_PROBLEM DETAILS_:
Each line from the one holding "Direct hosting in China" to the end of the data below must be output verbatim, with no other lines.

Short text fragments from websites
= = = = = = =

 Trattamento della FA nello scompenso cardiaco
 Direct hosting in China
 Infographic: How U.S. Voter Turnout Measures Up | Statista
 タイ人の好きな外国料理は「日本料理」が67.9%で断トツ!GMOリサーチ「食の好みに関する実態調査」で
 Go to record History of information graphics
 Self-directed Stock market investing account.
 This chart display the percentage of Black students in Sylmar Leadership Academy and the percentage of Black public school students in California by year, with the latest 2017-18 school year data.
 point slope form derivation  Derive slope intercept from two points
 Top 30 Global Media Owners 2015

= = = = = = =

_WORKED SOLUTION_:
 Direct hosting in China
 Infographic: How U.S. Voter Turnout Measures Up | Statista
 タイ人の好きな外国料理は「日本料理」が67.9%で断トツ!GMOリサーチ「食の好みに関する実態調査」で
 Go to record History of information graphics
 Self-directed Stock market investing account.
 This chart display the percentage of Black students in Sylmar Leadership Academy and the percentage of Black public school students in California by year, with the latest 2017-18 school year data.
 point slope form derivation  Derive slope intercept from two points
 Top 30 Global Media Owners 2015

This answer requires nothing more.